Just to remind you, training to muscle failure means training to the point where you can’t do a decent (!) repetition anymore. It means using the maximum intensity of a set.

Many strength athletes train to muscle failure just about every set, because they believe that this results in maximum muscle growth: no pain, no gain.

However, many reputable coaches think it’s better to keep a few reps ‘in the tank’: training with Reps In Reserve (RIR). For example, 2 RIR means you stop the set two reps before muscle failure.


Those coaches are right when it comes to a meta-study by Vieira ea. The analysis shows that training to muscle failure has a poor stimulus-to-fatigue ratio (SFR). This means that the training stimulus is counterbalanced by a relatively high level of fatigue. Training to muscle failure significantly increases muscle damage and thus recovery time, neuromuscular fatigue and metabolic disruption. This compared to training with RIR, but with the same repetitions volume.
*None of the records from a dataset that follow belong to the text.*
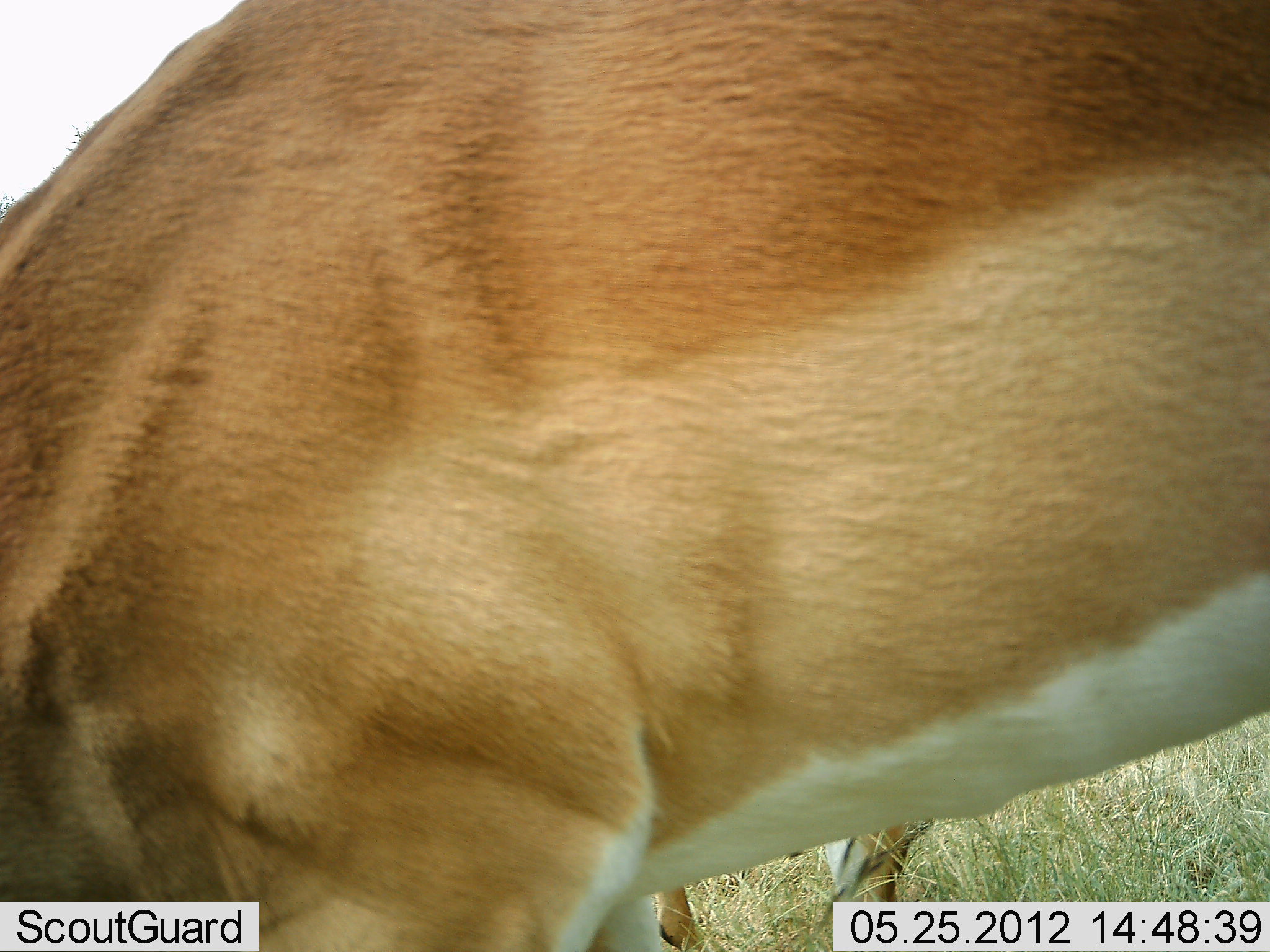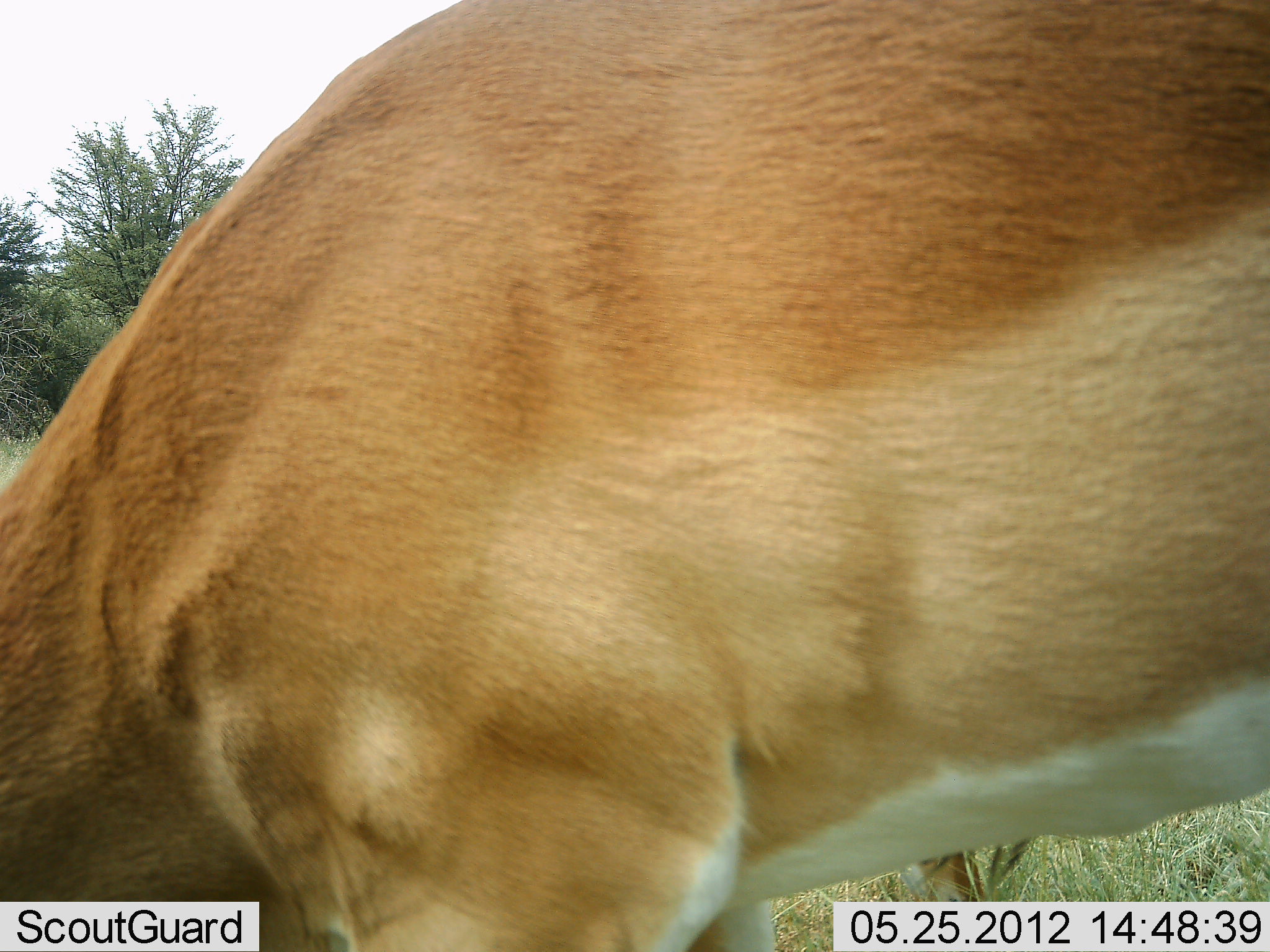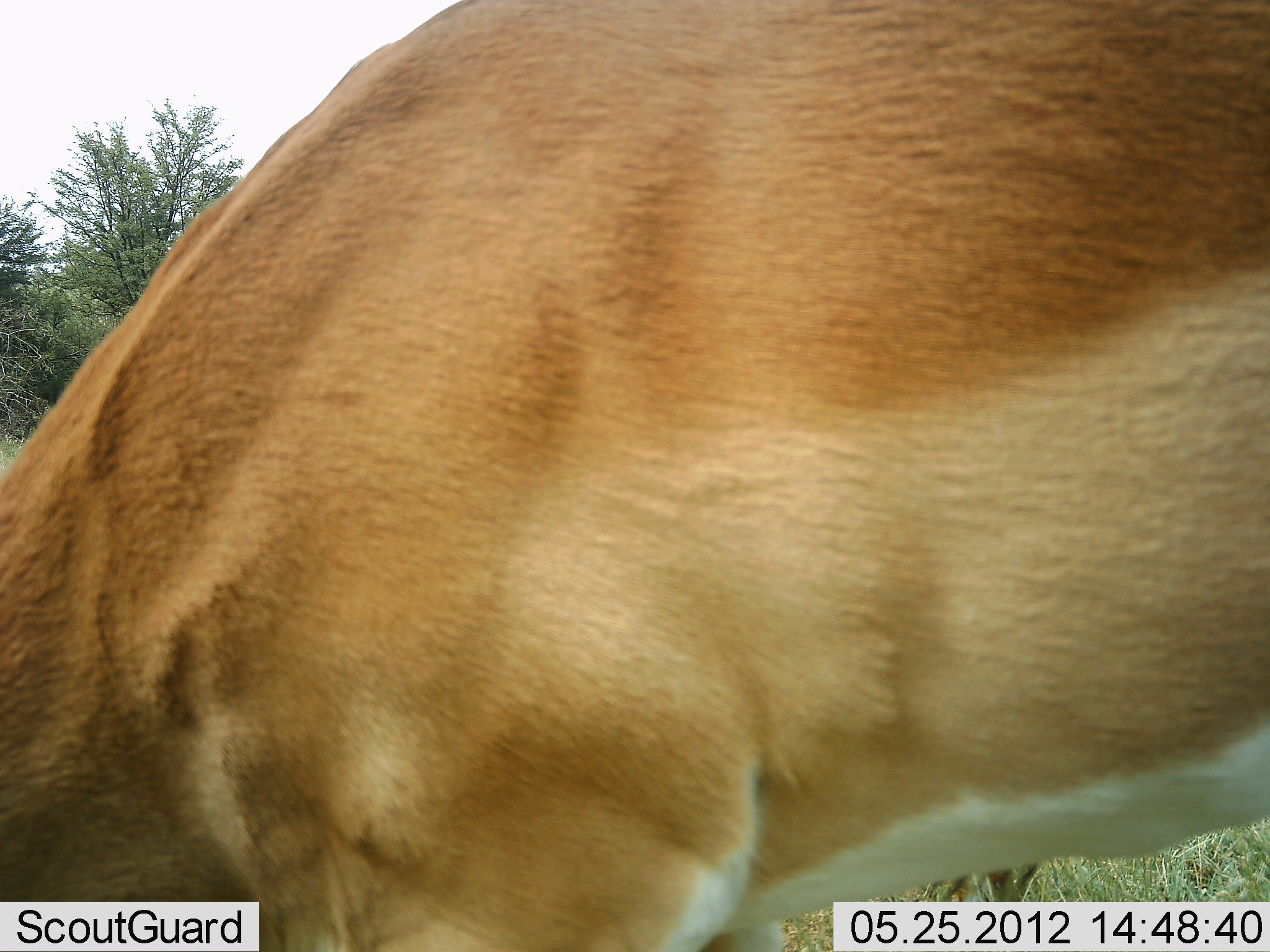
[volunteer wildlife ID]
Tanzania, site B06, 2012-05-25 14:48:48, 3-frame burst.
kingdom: Animalia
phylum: Chordata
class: Mammalia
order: Artiodactyla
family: Bovidae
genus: Aepyceros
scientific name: Aepyceros melampus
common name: impala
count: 1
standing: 30%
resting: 0%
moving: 0%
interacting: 0%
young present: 0%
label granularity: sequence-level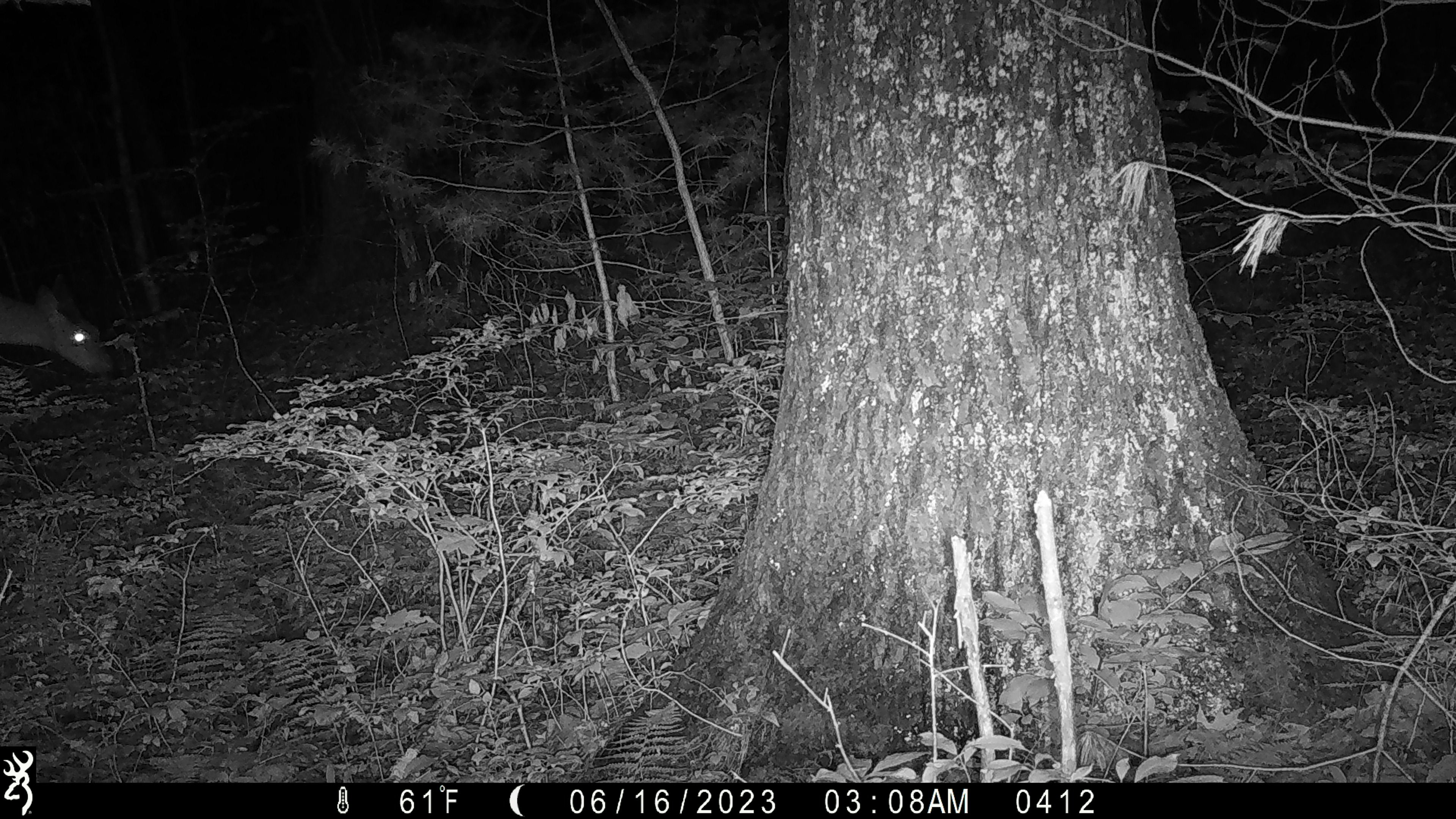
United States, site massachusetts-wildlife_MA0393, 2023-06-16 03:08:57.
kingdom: Animalia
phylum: Chordata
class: Mammalia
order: Artiodactyla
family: Cervidae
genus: Odocoileus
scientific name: Odocoileus virginianus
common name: white-tailed deer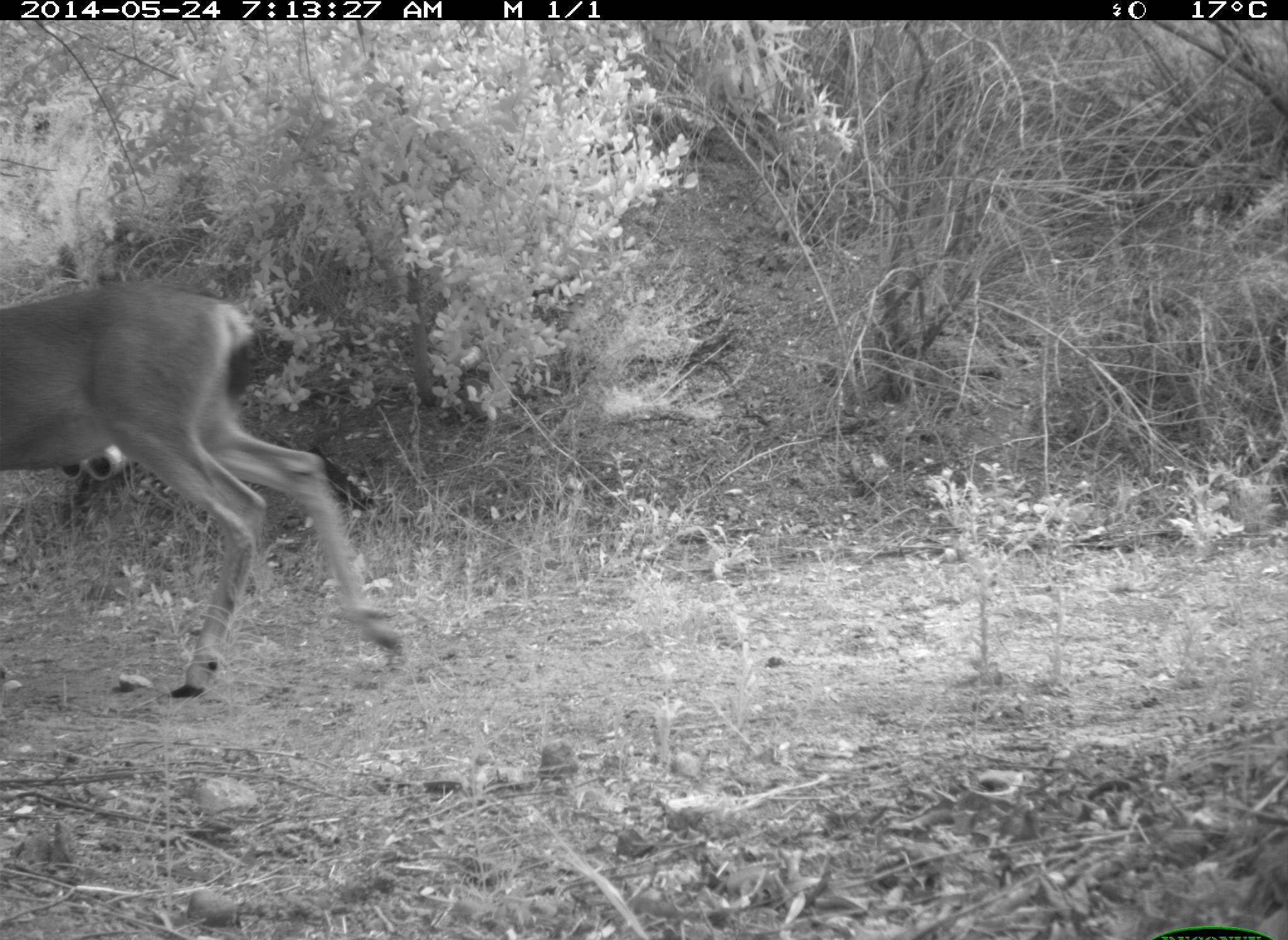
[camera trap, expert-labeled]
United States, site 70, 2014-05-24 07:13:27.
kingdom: Animalia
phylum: Chordata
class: Mammalia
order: Artiodactyla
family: Cervidae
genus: Odocoileus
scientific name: Odocoileus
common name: deer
Deer (Odocoileus).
The conclusion is that with muscle failure you create much more fatigue compared to a little bit of extra muscle stimulation. Therefore, it is better to stay one to three reps of muscle failure (1-3 RIR) and do more sets rather than less sets until complete muscle failure. So you train close to muscle failure (a set is certainly heavy), but not completely. That way you create the most stimulus against the least fatigue.

Should you never train to muscle failure at all? Not now either. By occasionally training until muscle failure you learn to better estimate the number of RIR. In addition, failure training is a valid strategy for people who have little time to train, while recovery is not a problem.